There are some really interesting themes brought up throughout the book like how we inherently ignore spaces and objects that don't fit into our worldview, how defining something simultaneously limits it, and how uncomfortable humans are with existence without meaning. Those were the parts that I enjoyed the most and I could forgive a lot of the nonsensical, surreal events happening in the book purely because they underscored those themes.

However, the interesting philosophical tidbits here and there were not enough to make the overall experience very enjoyable. The writing is so dense and chaotic that it felt like I was slogging my way through a computer generated word dump at times, instead of prose that a human being wrote with any intention of being remotely intelligible. Nine times out of ten these moments happened whenever there was dialogue, so I got tired of seeing quotation marks ahead, knowing it was time to psych myself up to endure pages of utter nonsense.

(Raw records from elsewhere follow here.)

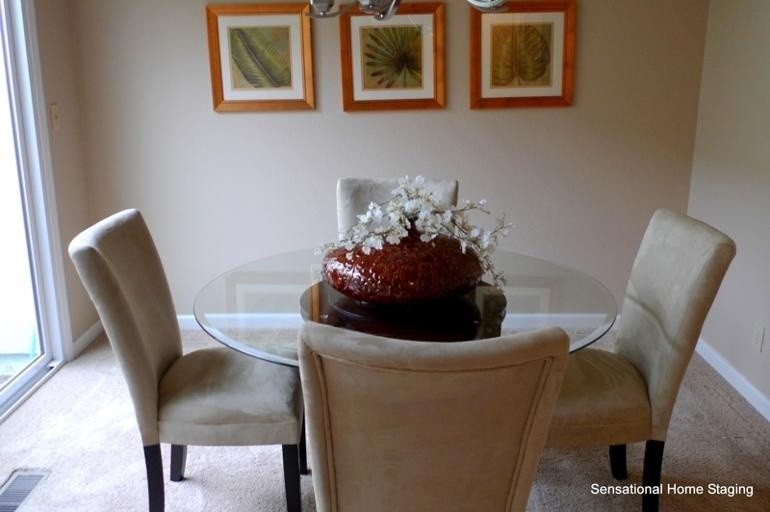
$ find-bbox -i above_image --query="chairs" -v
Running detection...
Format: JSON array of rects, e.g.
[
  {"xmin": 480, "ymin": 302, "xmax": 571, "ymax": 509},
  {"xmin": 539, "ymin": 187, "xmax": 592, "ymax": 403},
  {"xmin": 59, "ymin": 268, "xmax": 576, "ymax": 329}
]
[
  {"xmin": 297, "ymin": 320, "xmax": 569, "ymax": 512},
  {"xmin": 542, "ymin": 208, "xmax": 737, "ymax": 510},
  {"xmin": 63, "ymin": 206, "xmax": 310, "ymax": 511},
  {"xmin": 336, "ymin": 176, "xmax": 461, "ymax": 244}
]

When the writing is understandable, there are some really cool images the author evokes such as riding a bike past a gallery of paintings that turn into a stop-motion animation, hollow statues filled with phosphorescent fish, a library morphing into a jungle, and an endless bed that turns into a mountain you can ski down, but all in all, I'm not sure how I feel about the book and I'm not sure I'll ever know. If you want something to trip out on, go for it. If you want an actual story, don't bother.